=== Petikan Teks ===

Indonesia Kritik Pemberian Penghargaan Khusus dalam ASEANTA Awards 2016

By , Sabtu, 23 Januari 2016 | 07:01 WIB

Wajah I Gde Pitana memerah. Deputi Pengembangan Pemasaran Pariwisata Luar Negeri Kementerian Pariwisata ini tampak gusar. Ia beberapa kali memotong ucapan yang disampaikan Aileen C. Clemente, Presiden ASEAN Tourism Association (ASEANTA) usai pemberian penghargaan tingkat regional di Manila, Filipina, Jumat (22/1).

"Saya kembali tanyakan, apakah Anda sudah menginformasikan soal ini dalam rapat sebelumnya?" ucap Pitana dengan nada tinggi. "Tolong katakan bahwa penghargaan adalah sebuah kesalahan, karena kami tidak pernah mendapatkan informasi sebelumnya soal ini. Bagaimana mekanisme pengajuannya, lalu siapa yang memilih, dan di website (ASEANTA) pun sama sekali tidak ada keterangan soal ini."

===

--- Perintah Tugas 1 ---
Menurut petikan teks, di kota mana pemberian penghargaan tingkat regional itu diadakan?
--- Perintah Tugas 2 ---
Salin kembali sebagian petikan teks, mulai pada kata-kata yang memuat "Indonesia Kritik Pemberian" dan berhenti setelah "Filipina, Jumat (22/1).".
--- Perintah Tugas 3 ---
Tentukan apakah tiap pernyataan berikut sesuai dengan petikan teks. Jawab ya atau tidak, lalu kutip kata-kata penentunya dari petikan teks. (a) I Gde Pitana adalah Presiden ASEANTA. (b) Pitana menyatakan bahwa pihaknya tidak pernah mendapat informasi sebelumnya tentang penghargaan tersebut. (c) Menurut Pitana, situs web ASEANTA memuat keterangan tentang penghargaan tersebut.

=== Data Tercatat ===

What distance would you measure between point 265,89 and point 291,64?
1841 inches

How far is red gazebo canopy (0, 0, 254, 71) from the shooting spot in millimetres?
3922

===

--- Jawaban 1 ---
Di Manila, Filipina.

--- Jawaban 2 ---
Indonesia Kritik Pemberian Penghargaan Khusus dalam ASEANTA Awards 2016

By , Sabtu, 23 Januari 2016 | 07:01 WIB

Wajah I Gde Pitana memerah. Deputi Pengembangan Pemasaran Pariwisata Luar Negeri Kementerian Pariwisata ini tampak gusar. Ia beberapa kali memotong ucapan yang disampaikan Aileen C. Clemente, Presiden ASEAN Tourism Association (ASEANTA) usai pemberian penghargaan tingkat regional di Manila, Filipina, Jumat (22/1).

--- Jawaban 3 ---
(a) Tidak: "Aileen C. Clemente, Presiden ASEAN Tourism Association (ASEANTA)".
(b) Ya: "karena kami tidak pernah mendapatkan informasi sebelumnya soal ini".
(c) Tidak: "di website (ASEANTA) pun sama sekali tidak ada keterangan soal ini".